Professor Alan Fenwick, Director of the SCI, comments: "Simple measures such as the provision of education and low cost treatment programmes have now helped reduce the burden of illness for over ten million people. SCI is an excellent example of a simple and highly cost effective programme which has helped alleviate a global problem. Parasitic diseases are often left untreated because priority is given to more acute diseases such as HIV/AIDS and TB. But the treatment, which costs less than 25 pence per year, gives children a much better start in life."

In addition to a treatment programme, the SCI has also set up an education programme to raise awareness of the disease, and how to avoid becoming infected by schistosomiasis.

Professor Stephen Smith, Principal of the Faculty of Medicine at Imperial College London, adds: "Alan and his team have managed a remarkable feat in treating so many people in such a short period of time. These figures show how initiatives such as the SCI can make a real difference in tackling serious problems in the developing world."

About schistosomiasis

Schistosomiasis is a chronic parasitic disease caused by infection with the blood fluke (worm) Schistosoma spp. It is one of the most common parasitic diseases in the world, affecting some 200 million people and causing severe disease in approximately 20 million people. In Africa, as illnesses such as polio and tuberculosis have been controlled, schistosomiasis has emerged as a major silent killer, typically striking around the age of 35.

The parasite, which multiplies in fresh water snails, enters the human body through the skin, when people come into contact with fresh water, polluted by human sewage.
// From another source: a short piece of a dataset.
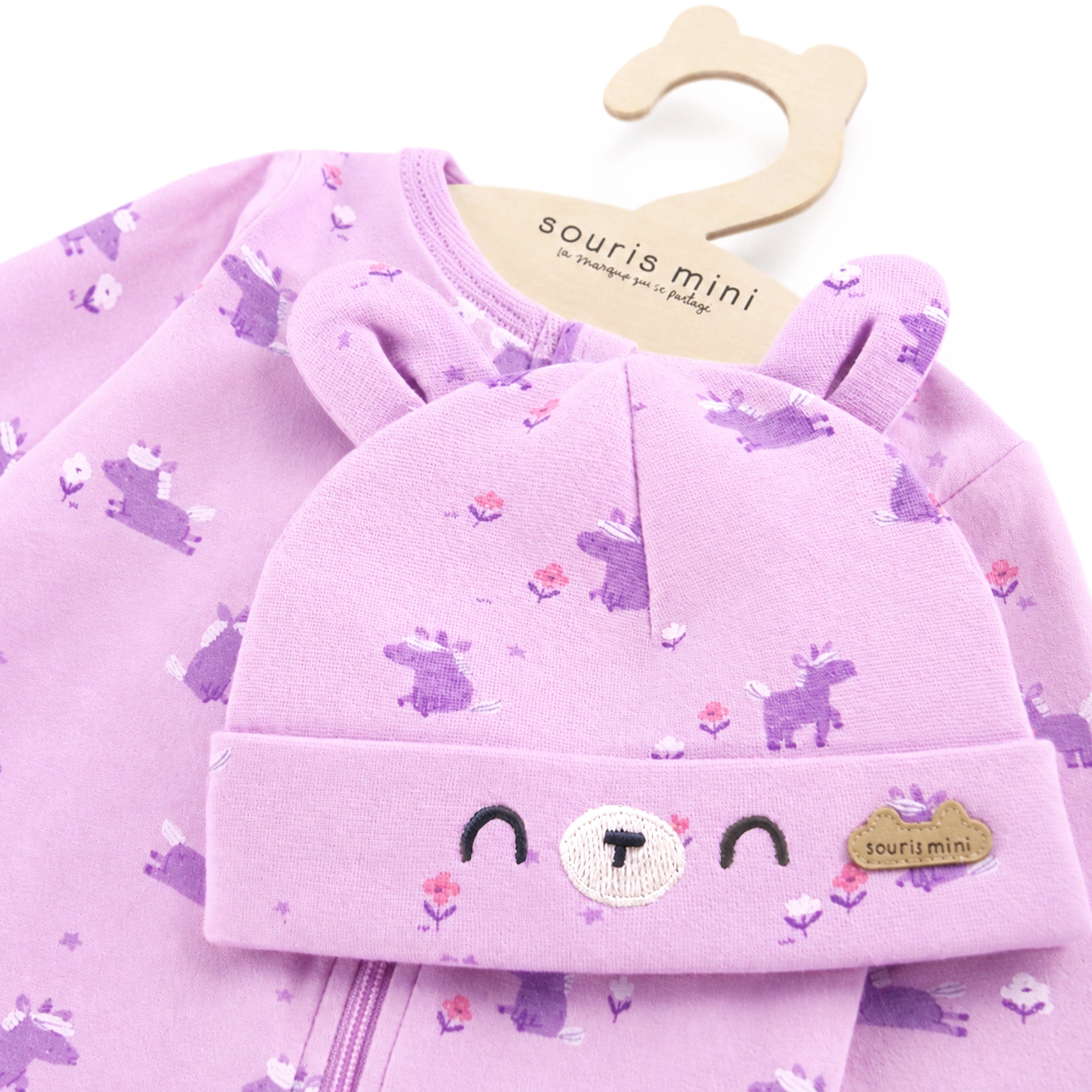 Pyjama mauve à motifs de licornes avec bonnet, naissance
After entering the body, the parasite travels to the liver, where it grows to a worm about a centimetre in length. Male and female worms pair up and then live for many years in the blood vessels around the bladder and intestine, feeding off the blood. Female worms lay many eggs per day, which escape from the body back to the water during urination and defecation.
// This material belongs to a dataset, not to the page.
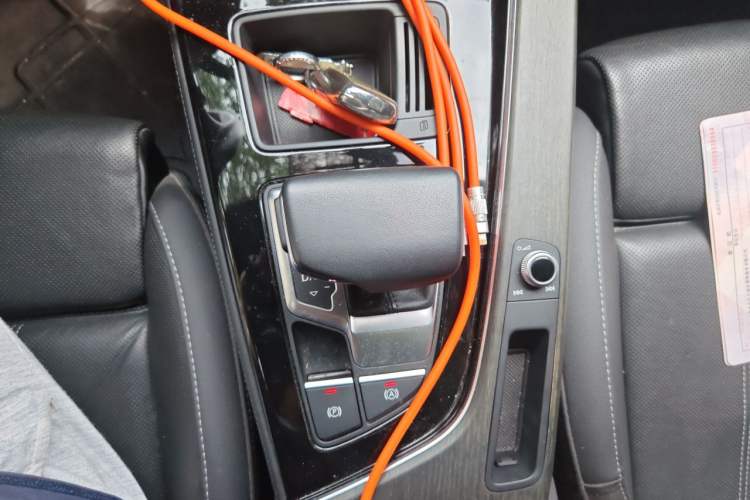 Used Audi A4L 2023 40 TFSI Luxury Dynamic Model Gear Lever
In heavy infections, thousands of eggs escape from the body daily, but in doing so rupture capillary blood vessels causing heavy blood loss. Those eggs which do not escape become trapped in the liver, causing a blockage and extreme damage, eventually leading to death.

Those most at risk of schistosomiasis are school-age children, women, and those involved in occupations such as irrigation farming and fishing.